■ Extracted text
Start

Below is the transcript of a presentation made at the Desert Skies Symposium hosted by Arizona State University on February 19, 2021
Introductory instrumental music teaching is challenged by the need to teach both technical skill and musicianship concurrently. Many violin students begin instruction during their fifth year of primary school, at an age when developmental music aptitude and the ability to increase their music potential has stabilized. Rather than addressing the diversity of student’s musical foundations by incorporating aural skills together with initial executive skills, many teachers adhere to traditional methods of violin instruction. Many popular method books structure learning based on associating music notation directly to executive technique rather than associating aural tonal concepts with physical executive skills.
Instruments from the same family are often used by professional musicians for the purpose of doubling, or learning to play multiple instruments proficiently. Parallel Instruments, however, exhibit close aural characteristics (such as the same tonal range) but may be from different traditional instrument families. Examples of parallel instruments include upright bass and electric, various keyboard instruments such as piano, accordion, and melodica, and the focus pairing of this study, mandolin and violin.

End

■ Set of tasks
1. Summarize the transcript on violin instruction in two sentences.
2. Write the next part of the transcript on violin instruction, picking up after its final sentence.
The entries that follow are not needed for any of this work.

■ Supplied entries
Start

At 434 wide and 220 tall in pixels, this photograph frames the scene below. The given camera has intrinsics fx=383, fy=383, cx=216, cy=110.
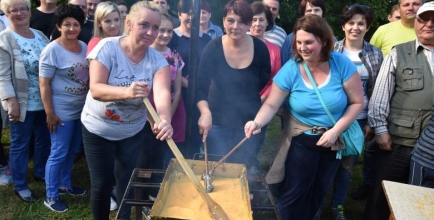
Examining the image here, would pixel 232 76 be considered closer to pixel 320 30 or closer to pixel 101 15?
pixel 320 30

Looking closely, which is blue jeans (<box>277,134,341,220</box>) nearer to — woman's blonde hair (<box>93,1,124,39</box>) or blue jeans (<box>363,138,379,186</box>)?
blue jeans (<box>363,138,379,186</box>)

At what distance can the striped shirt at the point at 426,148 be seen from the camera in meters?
2.58

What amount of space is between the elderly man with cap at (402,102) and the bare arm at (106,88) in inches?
71.3

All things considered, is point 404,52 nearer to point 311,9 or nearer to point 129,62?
point 311,9

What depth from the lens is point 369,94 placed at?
333 cm

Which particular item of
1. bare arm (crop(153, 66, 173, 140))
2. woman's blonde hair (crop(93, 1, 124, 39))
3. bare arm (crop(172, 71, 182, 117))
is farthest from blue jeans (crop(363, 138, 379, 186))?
woman's blonde hair (crop(93, 1, 124, 39))

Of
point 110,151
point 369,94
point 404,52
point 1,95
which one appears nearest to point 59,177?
point 1,95

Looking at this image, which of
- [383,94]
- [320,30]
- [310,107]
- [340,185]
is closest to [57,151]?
[310,107]

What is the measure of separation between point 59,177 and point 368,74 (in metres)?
2.97

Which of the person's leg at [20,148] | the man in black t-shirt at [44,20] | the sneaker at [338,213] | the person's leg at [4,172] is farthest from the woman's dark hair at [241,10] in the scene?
the person's leg at [4,172]

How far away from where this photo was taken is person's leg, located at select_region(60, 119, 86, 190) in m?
3.53

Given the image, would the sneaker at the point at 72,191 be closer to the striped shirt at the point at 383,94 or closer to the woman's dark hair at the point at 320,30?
the woman's dark hair at the point at 320,30

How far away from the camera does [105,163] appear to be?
2.73m

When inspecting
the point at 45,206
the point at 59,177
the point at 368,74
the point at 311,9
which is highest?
the point at 311,9
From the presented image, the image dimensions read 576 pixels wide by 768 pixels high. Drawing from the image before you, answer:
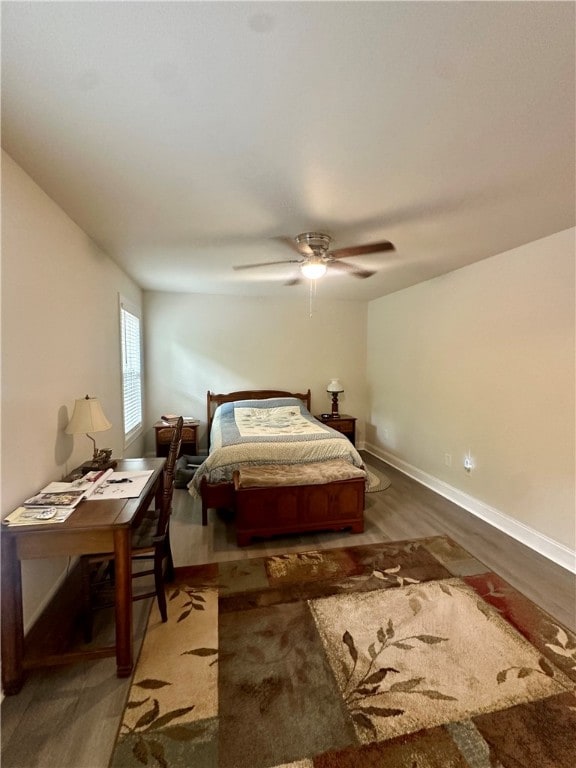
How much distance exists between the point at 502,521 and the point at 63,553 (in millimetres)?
3409

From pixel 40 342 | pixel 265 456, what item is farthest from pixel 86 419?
pixel 265 456

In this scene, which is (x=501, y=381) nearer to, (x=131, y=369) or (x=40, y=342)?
(x=40, y=342)

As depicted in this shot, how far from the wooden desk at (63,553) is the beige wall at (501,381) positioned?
10.0 feet

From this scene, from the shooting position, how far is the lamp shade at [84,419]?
2.15 metres

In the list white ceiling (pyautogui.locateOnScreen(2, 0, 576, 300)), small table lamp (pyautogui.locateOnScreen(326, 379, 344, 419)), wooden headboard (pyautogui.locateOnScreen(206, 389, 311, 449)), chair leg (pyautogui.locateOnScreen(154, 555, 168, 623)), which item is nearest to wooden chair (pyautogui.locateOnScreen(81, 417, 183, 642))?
chair leg (pyautogui.locateOnScreen(154, 555, 168, 623))

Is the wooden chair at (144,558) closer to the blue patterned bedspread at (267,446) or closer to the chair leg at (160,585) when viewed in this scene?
the chair leg at (160,585)

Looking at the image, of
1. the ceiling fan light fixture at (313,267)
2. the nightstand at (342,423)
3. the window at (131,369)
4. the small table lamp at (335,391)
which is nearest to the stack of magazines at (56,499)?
the window at (131,369)

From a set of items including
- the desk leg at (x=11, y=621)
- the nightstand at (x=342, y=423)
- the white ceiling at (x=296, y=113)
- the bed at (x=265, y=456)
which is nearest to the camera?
the white ceiling at (x=296, y=113)

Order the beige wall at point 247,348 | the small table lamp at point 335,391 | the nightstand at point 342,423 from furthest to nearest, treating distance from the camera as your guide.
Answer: the small table lamp at point 335,391
the nightstand at point 342,423
the beige wall at point 247,348

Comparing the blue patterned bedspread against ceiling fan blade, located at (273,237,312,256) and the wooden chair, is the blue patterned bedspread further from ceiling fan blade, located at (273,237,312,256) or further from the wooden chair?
ceiling fan blade, located at (273,237,312,256)

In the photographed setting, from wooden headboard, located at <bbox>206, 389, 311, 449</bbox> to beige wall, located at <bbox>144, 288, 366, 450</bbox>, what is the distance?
100 mm

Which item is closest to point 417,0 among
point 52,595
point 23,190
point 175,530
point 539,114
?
point 539,114

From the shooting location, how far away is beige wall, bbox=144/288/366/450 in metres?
4.89

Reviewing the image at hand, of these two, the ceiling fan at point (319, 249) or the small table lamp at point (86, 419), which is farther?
the ceiling fan at point (319, 249)
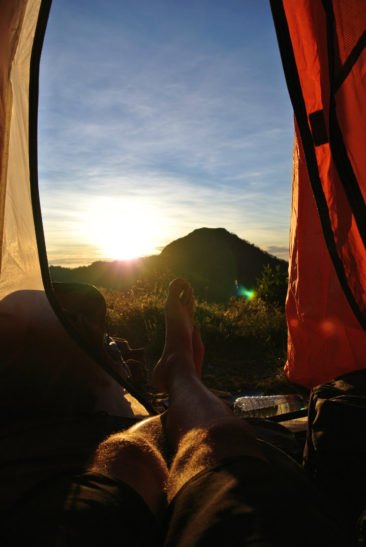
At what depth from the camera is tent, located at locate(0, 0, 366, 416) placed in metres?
1.13

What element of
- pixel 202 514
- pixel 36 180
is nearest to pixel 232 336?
pixel 36 180

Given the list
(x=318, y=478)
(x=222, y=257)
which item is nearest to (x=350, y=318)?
(x=318, y=478)

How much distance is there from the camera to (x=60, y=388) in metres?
1.14

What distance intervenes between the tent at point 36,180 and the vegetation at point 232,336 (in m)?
1.47

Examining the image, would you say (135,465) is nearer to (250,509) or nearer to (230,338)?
(250,509)

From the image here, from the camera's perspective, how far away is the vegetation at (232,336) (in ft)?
9.23

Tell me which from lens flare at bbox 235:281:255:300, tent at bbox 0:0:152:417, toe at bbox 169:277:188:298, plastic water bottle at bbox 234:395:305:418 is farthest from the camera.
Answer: lens flare at bbox 235:281:255:300

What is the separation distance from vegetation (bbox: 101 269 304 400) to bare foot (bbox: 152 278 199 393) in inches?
32.2

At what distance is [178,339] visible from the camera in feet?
5.81

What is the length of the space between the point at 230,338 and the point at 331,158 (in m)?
2.60

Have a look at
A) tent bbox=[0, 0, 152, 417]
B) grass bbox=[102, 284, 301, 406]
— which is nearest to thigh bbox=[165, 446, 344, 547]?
tent bbox=[0, 0, 152, 417]

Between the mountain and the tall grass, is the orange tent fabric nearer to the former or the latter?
the tall grass

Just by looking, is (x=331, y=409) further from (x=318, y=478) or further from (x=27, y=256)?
(x=27, y=256)

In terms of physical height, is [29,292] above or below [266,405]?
above
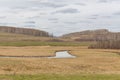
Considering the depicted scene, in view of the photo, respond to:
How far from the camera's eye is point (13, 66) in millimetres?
44281

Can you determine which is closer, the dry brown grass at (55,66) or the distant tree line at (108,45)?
the dry brown grass at (55,66)

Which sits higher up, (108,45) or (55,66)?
(108,45)

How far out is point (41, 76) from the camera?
83.3ft

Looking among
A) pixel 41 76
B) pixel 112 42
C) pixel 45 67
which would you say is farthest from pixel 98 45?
pixel 41 76

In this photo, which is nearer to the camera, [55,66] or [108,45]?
[55,66]

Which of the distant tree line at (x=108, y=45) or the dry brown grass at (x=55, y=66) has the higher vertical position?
the distant tree line at (x=108, y=45)

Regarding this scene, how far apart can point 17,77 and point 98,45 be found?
142m

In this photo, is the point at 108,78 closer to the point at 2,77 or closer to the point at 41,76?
the point at 41,76

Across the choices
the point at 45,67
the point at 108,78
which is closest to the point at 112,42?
the point at 45,67

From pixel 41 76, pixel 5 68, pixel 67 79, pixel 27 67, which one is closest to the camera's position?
pixel 67 79

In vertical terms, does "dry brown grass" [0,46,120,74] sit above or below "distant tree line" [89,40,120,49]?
below

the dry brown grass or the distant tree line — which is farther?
the distant tree line

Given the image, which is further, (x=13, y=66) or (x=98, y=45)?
(x=98, y=45)

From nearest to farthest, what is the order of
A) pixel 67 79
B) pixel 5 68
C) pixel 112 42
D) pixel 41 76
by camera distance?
1. pixel 67 79
2. pixel 41 76
3. pixel 5 68
4. pixel 112 42
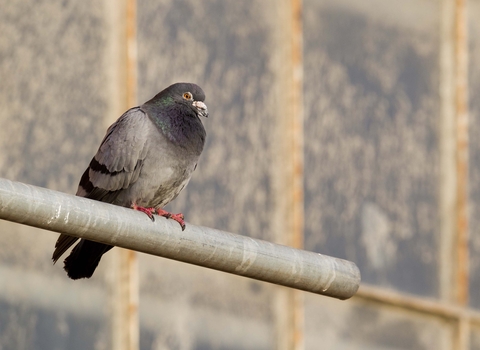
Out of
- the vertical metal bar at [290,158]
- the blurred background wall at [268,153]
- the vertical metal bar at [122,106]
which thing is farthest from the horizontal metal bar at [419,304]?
the vertical metal bar at [122,106]

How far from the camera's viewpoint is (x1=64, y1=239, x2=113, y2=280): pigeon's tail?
753cm

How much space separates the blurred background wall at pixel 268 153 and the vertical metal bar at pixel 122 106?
0.09 feet

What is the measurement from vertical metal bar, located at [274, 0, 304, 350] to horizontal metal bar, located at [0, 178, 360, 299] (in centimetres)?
597

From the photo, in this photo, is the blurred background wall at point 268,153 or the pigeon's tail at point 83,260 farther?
the blurred background wall at point 268,153

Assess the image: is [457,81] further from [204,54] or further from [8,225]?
[8,225]

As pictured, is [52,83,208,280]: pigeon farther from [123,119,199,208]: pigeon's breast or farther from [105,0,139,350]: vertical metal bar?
[105,0,139,350]: vertical metal bar

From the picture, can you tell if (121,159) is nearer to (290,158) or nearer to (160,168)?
(160,168)

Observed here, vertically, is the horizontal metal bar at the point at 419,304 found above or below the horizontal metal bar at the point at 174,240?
above

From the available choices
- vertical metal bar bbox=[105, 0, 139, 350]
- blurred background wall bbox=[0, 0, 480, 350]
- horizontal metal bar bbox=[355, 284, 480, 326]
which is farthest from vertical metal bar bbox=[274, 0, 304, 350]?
vertical metal bar bbox=[105, 0, 139, 350]

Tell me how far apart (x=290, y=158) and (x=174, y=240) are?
22.8 ft

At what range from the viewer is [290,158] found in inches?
474

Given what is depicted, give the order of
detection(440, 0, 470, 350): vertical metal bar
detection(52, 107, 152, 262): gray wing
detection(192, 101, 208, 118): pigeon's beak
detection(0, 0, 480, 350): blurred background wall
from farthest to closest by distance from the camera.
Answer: detection(440, 0, 470, 350): vertical metal bar, detection(0, 0, 480, 350): blurred background wall, detection(192, 101, 208, 118): pigeon's beak, detection(52, 107, 152, 262): gray wing

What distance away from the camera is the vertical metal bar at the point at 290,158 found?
11688 mm

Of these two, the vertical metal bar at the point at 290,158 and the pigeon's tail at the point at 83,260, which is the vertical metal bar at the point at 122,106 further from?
the pigeon's tail at the point at 83,260
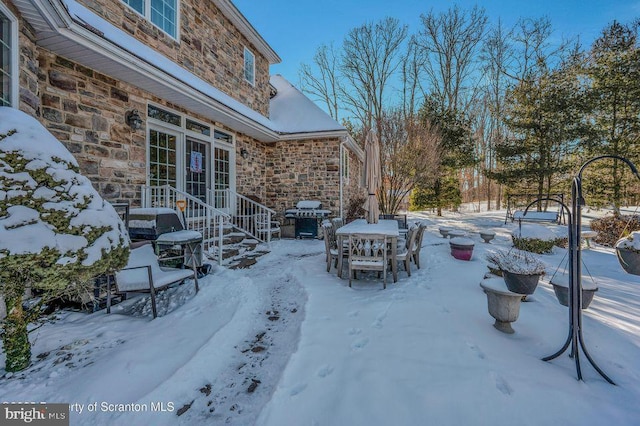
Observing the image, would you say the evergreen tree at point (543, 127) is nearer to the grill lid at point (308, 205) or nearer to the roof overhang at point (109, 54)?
the grill lid at point (308, 205)

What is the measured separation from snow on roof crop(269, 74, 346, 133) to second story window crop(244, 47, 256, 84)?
4.69ft

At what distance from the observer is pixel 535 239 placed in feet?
20.8

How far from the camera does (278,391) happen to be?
1.95 meters

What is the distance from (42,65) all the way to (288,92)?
27.1ft

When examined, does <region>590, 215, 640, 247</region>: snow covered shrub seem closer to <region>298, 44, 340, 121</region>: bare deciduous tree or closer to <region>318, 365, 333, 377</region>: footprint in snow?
<region>318, 365, 333, 377</region>: footprint in snow

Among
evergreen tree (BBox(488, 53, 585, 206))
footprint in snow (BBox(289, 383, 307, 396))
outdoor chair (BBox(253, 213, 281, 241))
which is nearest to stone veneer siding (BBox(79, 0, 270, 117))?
outdoor chair (BBox(253, 213, 281, 241))

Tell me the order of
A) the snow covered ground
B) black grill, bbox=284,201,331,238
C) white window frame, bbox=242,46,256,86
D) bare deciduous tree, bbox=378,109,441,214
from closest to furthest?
the snow covered ground
black grill, bbox=284,201,331,238
white window frame, bbox=242,46,256,86
bare deciduous tree, bbox=378,109,441,214

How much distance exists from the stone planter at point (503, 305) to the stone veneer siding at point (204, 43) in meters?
6.82

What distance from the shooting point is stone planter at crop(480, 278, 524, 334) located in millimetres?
2584

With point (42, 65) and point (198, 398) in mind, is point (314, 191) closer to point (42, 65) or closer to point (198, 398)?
point (42, 65)

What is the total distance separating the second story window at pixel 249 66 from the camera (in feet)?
28.6

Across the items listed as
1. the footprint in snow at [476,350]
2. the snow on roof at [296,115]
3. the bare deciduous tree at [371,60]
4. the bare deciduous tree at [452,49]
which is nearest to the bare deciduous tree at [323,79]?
the bare deciduous tree at [371,60]

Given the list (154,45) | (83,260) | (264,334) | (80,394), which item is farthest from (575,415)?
(154,45)

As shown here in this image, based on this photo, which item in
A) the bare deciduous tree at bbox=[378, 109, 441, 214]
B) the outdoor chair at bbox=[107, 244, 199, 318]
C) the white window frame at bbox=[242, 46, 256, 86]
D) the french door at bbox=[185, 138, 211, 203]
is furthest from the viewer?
the bare deciduous tree at bbox=[378, 109, 441, 214]
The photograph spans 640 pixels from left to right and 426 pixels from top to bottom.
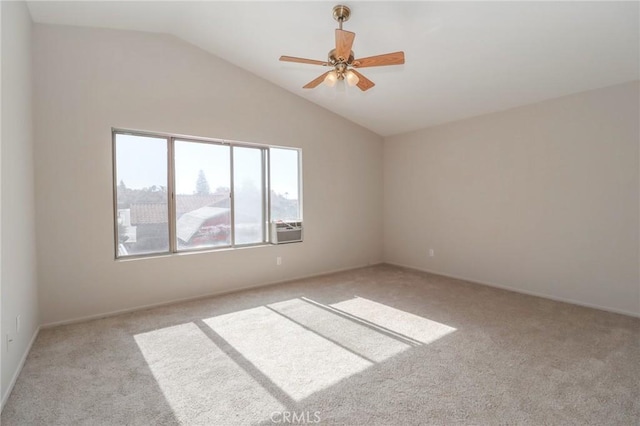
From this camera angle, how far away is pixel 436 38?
2973mm

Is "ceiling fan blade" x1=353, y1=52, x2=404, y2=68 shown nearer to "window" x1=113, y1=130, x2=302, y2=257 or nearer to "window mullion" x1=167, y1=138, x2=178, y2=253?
"window" x1=113, y1=130, x2=302, y2=257

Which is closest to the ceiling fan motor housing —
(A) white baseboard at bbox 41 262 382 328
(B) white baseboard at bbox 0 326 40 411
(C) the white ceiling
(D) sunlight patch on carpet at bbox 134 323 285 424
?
(C) the white ceiling

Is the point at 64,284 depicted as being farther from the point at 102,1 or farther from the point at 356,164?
the point at 356,164

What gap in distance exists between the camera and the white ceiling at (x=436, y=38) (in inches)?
101

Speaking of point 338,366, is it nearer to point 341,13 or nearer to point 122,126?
point 341,13

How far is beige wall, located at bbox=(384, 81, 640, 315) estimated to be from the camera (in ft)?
10.9

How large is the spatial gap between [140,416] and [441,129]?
5053 millimetres

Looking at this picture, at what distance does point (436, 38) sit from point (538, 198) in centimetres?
243

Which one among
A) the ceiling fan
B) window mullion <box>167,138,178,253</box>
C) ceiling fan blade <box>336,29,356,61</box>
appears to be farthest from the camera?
window mullion <box>167,138,178,253</box>

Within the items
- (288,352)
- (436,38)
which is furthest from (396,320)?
(436,38)

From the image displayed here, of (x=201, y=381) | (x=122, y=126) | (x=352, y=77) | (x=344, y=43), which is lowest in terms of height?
(x=201, y=381)

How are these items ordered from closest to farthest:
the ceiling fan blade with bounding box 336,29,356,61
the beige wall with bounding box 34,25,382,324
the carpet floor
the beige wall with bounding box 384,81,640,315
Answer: the carpet floor → the ceiling fan blade with bounding box 336,29,356,61 → the beige wall with bounding box 34,25,382,324 → the beige wall with bounding box 384,81,640,315

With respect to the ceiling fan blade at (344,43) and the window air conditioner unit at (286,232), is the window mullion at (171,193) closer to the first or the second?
the window air conditioner unit at (286,232)

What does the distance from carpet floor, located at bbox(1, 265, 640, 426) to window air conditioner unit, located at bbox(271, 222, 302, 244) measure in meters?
1.20
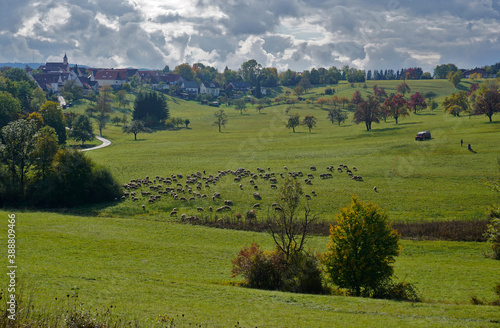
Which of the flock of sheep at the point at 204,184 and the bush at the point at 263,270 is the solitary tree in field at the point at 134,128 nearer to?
the flock of sheep at the point at 204,184

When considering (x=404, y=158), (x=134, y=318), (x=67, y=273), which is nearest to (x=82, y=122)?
(x=404, y=158)

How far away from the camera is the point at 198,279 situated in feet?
91.4

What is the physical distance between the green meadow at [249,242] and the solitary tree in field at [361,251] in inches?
90.5

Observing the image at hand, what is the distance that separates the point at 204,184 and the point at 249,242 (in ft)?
82.5

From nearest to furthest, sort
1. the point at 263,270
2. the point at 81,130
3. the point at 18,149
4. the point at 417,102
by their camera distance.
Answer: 1. the point at 263,270
2. the point at 18,149
3. the point at 81,130
4. the point at 417,102

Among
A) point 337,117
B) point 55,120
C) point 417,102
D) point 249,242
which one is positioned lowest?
point 249,242

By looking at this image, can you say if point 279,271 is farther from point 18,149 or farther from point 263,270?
point 18,149

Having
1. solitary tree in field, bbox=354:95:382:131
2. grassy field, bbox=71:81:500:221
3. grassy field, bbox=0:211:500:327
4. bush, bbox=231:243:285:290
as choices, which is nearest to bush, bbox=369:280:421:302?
grassy field, bbox=0:211:500:327

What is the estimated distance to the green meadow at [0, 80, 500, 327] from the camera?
67.8 feet

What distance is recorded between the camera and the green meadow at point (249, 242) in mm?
20656

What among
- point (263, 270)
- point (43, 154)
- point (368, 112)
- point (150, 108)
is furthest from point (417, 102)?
point (263, 270)

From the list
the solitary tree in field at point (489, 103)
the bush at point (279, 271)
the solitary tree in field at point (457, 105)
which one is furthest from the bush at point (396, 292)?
the solitary tree in field at point (457, 105)

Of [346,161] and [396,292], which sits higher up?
[346,161]

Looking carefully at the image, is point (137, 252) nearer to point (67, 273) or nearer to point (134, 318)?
point (67, 273)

End

■ Results
1. Beginning violin teaching must develop technical skill and musicianship together, yet many teachers keep to traditional methods and popular method books that link notation directly to technique instead of connecting aural tonal concepts with physical skills. Parallel instruments share close aural traits such as tonal range but may come from different instrument families, and the study centers on the pairing of mandolin and violin.

2.
Mandolin made its way into the hearts of the American population first through the use in small community ensembles such as the mandolin orchestra. Due in part to the proliferation of other instrument family ensembles such as banjo and guitar, and the popular trend of creating new categories of instruments to fit within such musical groups, the mandolin instrument family was developed in the United States beginning in 1890 with the establishment of Lion & Healy and Gibson instrument manufacturing companies.
The violin and mandolin, developed together in Italy during the mid-16th century, use the same tuning design and require almost identical left-hand technique for proper sound production. The playing position of the mandolin closely resembles preparatory techniques used for initial violin instruction. However, the physical differences, such as frets that are found on the mandolin as opposed to the fretless violin fingerboard, provide instructional advantages to teaching proper pitch accuracy and better intonation, particularly half step intervals and functional audiation of a sense of tonality and harmony through the practice of strummed chords. The violin and mandolin thus can be considered parallel instruments.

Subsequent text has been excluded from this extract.